After that, the lid flew off of the event as the athletes and their coaches learned their lessons and simply out-trained the distance. I don’t believe Hussein ever trained beyond eight weeks for any of his marathons. His personal best was 2:08:17, set in Boston 1992. One wonders what might’ve been if he really focused?
But forget the training. Shoe designers – with the complicity of the absent overseers tasked with regulating the sport – have taken the technology to levels that have reduced the metabolic cost of each stride to the point where running out of energy is no longer a fear issue facing the athletes. Nobody actually runs on the track, the roads, or cross-country anymore; they run on labor-saving devices that interact with the given surface.
Remember, the first guy who ran 40k hard died in 492 B.C.! And that was the metaphorical Sword of Damocles hanging over anyone who attempted the great distance for many years.
In 1976, only 25,000 people finished a marathon in America. If you went to a party back then and told people you’d run a marathon, the word would spread. “Hey, look at this guy! This guy ran a marathon!“
Today, every Tom, Dick, and Harry, not to mention Jane, Edna, and Harriet, has done the same. Hell, 45-year-old Sinead Diver of Australia just ran 2:21:34 in Valencia, ripping almost three minutes off her PB to break Benita Willis’ 16-year-old Australian women’s record by 1:02. No problem.
As always, for everything gained, something’s lost. And what’s been lost in today’s world is the Marathon’s mythical balls.

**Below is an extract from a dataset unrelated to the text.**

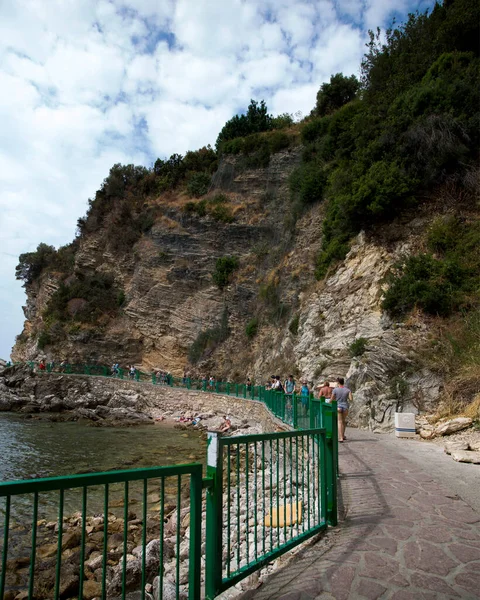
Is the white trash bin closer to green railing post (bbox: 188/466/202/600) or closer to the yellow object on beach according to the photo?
the yellow object on beach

10 thoughts on “THE EMASCULATED MARATHON”
What a ridiculous take. Run your next marathon barefoot or something if it’s too easy for you. Should all the speedsters on the track slow the fuck down because the 4-minute mile was once really hard to do?
Have you ever heard the term lament? Reavis has written a fabulous take on the marathon lamenting that it has lost its mythical lustre. He’s not against running marathons, he’s lamenting the fact that something magical has been removed from the distance. So now what impresses people? Do we have to run a 50-miler to appear noteworthy? Lamenting is a poetic device that points us to the beauty of life within the tragedy.
And what’s YOUR marathon pr, please tell…
A very meager 2:52.
Nice! Never broke 3 here myself. And you’re right, the marathon has lost some mystique especially as we see women (!!) crushing it when just a few years ago us race directors thought it would kill ’em!
Ibrahim Hussain was an anomoly.
The big leap forward in pace quality is only among the professional elite. Better shoes, diet, and coaching knowledge hasn’t done much below the full-time top few. Men can place 12-20 in a major marathon today in a time that would not have cracked top 50 in 1976-84, ie to the beginnings of the pro era. By the way, Jim Peters’s two dnf’s were a simple matter of dehydration. He was of the generation that believed water would weaken you, and he drank none on the day of or during a race, almost fatally on the very hot day in Vancouver. See Jason Beck’s “The Miracle Mile” for Vancouver, and my “Running Throughout Time” for the accurate story of Pheidippides in 490BC.
An amazing fact, Toni: “…In 1976, only 25,000 people finished a marathon in America.”
Are we really supposed to believe these results? My mom always used to tell me, “If it seems too good to be true, it probably is.” Ban Kenya from international competition until they get their doping situation sorted out.